Extracted text
In a sense, it’s just another variation on prophetic writing, which I’ve said before is what I’m writing with my novel. Prophecy isn’t just prediction of the future, but a soul-perceptive understanding of the present… and the past. Everything has an essence, and every essence has a style. "... And where the river of bliss through midst of heaven rolls o’er Elysian flowers her amber stream." It is quite odd, though, yet in a way oddly fitting to the circumstances of my life, and my story, that so often I should find myself writing in a voice not mine.

The Dark, Unfathom'd, Infinite Abyss

It has happened. It has finally happened. I found a respectable audio recording of Paradise Lost.

Given data

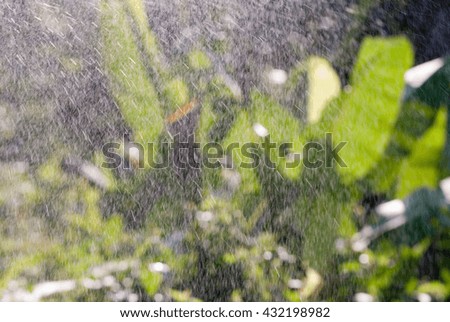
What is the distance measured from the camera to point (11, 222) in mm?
1531

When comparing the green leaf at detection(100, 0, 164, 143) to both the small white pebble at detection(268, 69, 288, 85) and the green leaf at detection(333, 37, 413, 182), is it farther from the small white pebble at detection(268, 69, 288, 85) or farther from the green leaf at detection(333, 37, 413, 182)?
the green leaf at detection(333, 37, 413, 182)

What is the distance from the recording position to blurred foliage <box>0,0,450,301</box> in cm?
133

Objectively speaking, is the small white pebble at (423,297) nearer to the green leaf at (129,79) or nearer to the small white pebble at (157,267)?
the small white pebble at (157,267)

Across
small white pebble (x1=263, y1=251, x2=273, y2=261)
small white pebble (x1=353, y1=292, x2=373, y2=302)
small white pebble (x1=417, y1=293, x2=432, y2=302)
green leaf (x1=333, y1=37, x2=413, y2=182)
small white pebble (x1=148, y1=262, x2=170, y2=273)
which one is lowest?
small white pebble (x1=417, y1=293, x2=432, y2=302)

Requirements
**a.** Answer these questions about the passage on prophetic writing:
(i) Besides prediction of the future, what does the passage say prophecy is?
(ii) What does every essence have?
(iii) Of what work did the writer find a respectable audio recording?
**b.** List every word used to describe the abyss in the heading of the passage on prophetic writing.
**c.** Reproduce the passage on prophetic writing word for word, starting with "In a sense, it’s" and going on through "of Paradise Lost.".

Solutions to the exercise
**a.**
(i) A soul-perceptive understanding of the present… and the past.
(ii) A style.
(iii) Paradise Lost.

**b.** Dark, Unfathom'd, Infinite

**c.**
In a sense, it’s just another variation on prophetic writing, which I’ve said before is what I’m writing with my novel. Prophecy isn’t just prediction of the future, but a soul-perceptive understanding of the present… and the past. Everything has an essence, and every essence has a style. "... And where the river of bliss through midst of heaven rolls o’er Elysian flowers her amber stream." It is quite odd, though, yet in a way oddly fitting to the circumstances of my life, and my story, that so often I should find myself writing in a voice not mine.

The Dark, Unfathom'd, Infinite Abyss

It has happened. It has finally happened. I found a respectable audio recording of Paradise Lost.